I'm looking at the Lagrangian density for the free scalar field:
$ \mathcal{L} = \frac{1}{2} ( \partial_{\mu} \phi \partial^{\mu} \phi – m^2 \phi^2)$
and I'm trying to figure out how to write down the classical equations of motion using the Euler-Lagrange equations.
My question is:
How should I think about
$ \partial_{\mu} \frac{\partial\mathcal{L}}{\partial(\partial_{\mu}\phi)} = \partial^2\phi$?
What I mean is: in the Lagrangian density I have a derivative once with a raised and once with a lowered index. When taking the derivative of $\mathcal{L}$ by $\partial_{\mu}\phi$ this doesn't seem to matter and I get $ \partial^{\mu} \phi $ twice. Since $ g^{\mu\nu} \partial_{\nu} = \partial^{\mu}$ there seems to be something missing from my perspective.
Thank you!
Edit: $g_{\mu\nu}$ is supposed to denote the Minkowski tensor.

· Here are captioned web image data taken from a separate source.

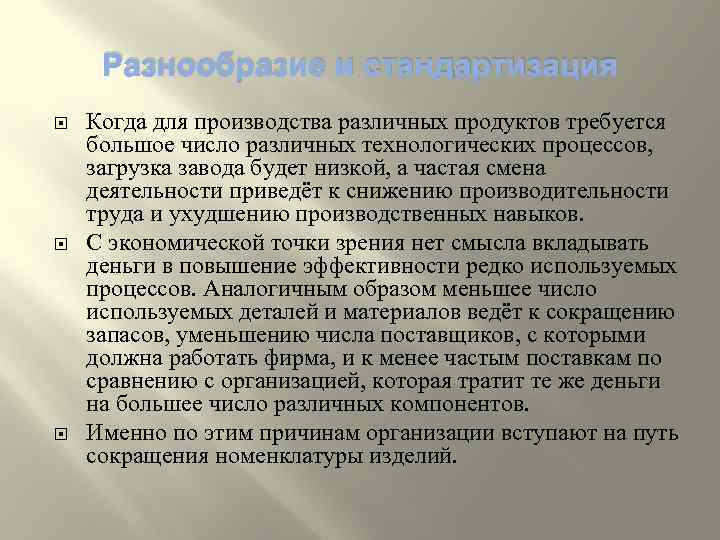 Разнообразие и стандартизация Когда для производства различных продуктов требуется большое число различных технологических процессов,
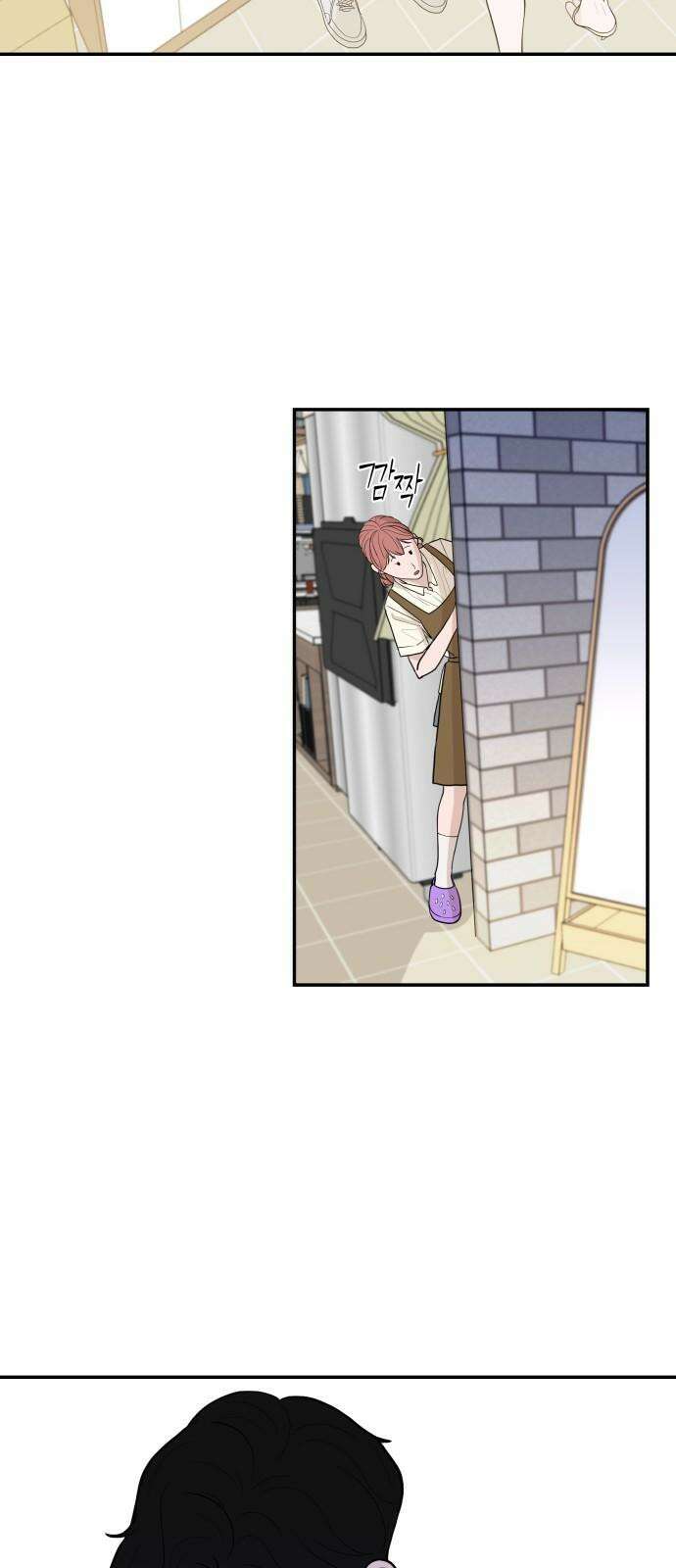 로맨스 저주 9화 2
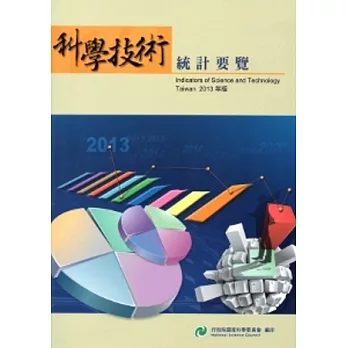 科學技術統計要覽2013年版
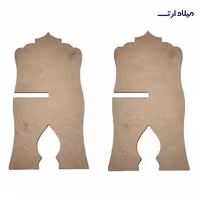 بیس MDF رحل قرآن 40*18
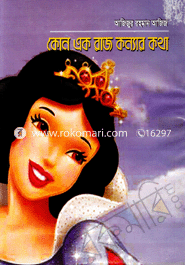 Kono Ek Rajkonnyar Kotha image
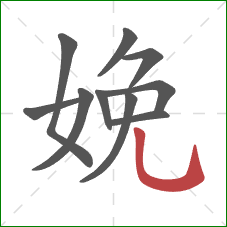 娩的笔顺第10画：竖弯钩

Edit: typo in description of Lagrangian density, irrelevant for question though.
Best Answer
It's probably a bit late, but I just came upon this question. Let's solve it explicitly:
$$\partial_\mu\frac{\partial\mathcal{L}}{\partial(\partial_\mu\phi)} =\frac{1}{2}\partial_\mu\frac{\partial}{\partial(\partial_\mu\phi)}\left(\partial_\nu\phi\partial^\nu\phi-m^2\phi\right)$$
Note the different indices in $\mathcal{L}$. It's important to be thoroughly explicit when calculating derivatives in tensor notation!
Obviously, the derivative of the $m^2\phi$ term just vanishes since it has nothing to do with $\partial_\mu\phi$. Let's single out the first term and work on it:
$$ \frac{\partial}{\partial(\partial_\mu\phi)}\partial_\nu\phi\partial^\nu\phi=\frac{\partial(\partial_\nu\phi)}{\partial(\partial_\mu\phi)}\partial^\nu\phi+\partial_\nu\phi\frac{\partial(\partial^\nu\phi)}{\partial(\partial_\mu\phi)} $$
By tensor derivative convention, we have $$\frac{\partial(\partial_\nu\phi)}{\partial(\partial_\mu\phi)}\equiv\delta_\nu^\mu$$ so the first term above becomes $$ \frac{\partial(\partial_\nu\phi)}{\partial(\partial_\mu\phi)}\partial^\nu\phi =\delta_\nu^\mu\partial^\nu\phi=\partial^\mu\phi$$ As for the second term, we have to lower the index on the numerator to be able to work with it: $$ \frac{\partial(\partial^\nu\phi)}{\partial(\partial_\mu\phi)} =g^{\omega\nu}\frac{\partial(\partial_\omega\phi)}{\partial(\partial_\mu\phi)}=g^{\omega\nu}\delta^\mu_\omega=g^{\mu\nu}$$ And thus $$ \partial_\nu\phi\frac{\partial(\partial^\nu\phi)}{\partial(\partial_\mu\phi)} =\partial_\nu\phi \ g^{\mu\nu}=\partial^\mu\phi$$
Putting everything together we have $$ \partial_\mu\frac{\partial\mathcal{\mathcal{L}}}{\partial(\partial_\mu\phi)}=\frac{1}{2}\partial_\mu\left(\partial^\mu\phi+\partial^\mu\phi\right) =2\cdot\frac{1}{2}\partial_\mu\partial^\mu\phi=\partial^2\phi$$
Hope the step-by-step helps, hit me up if you have any other questions!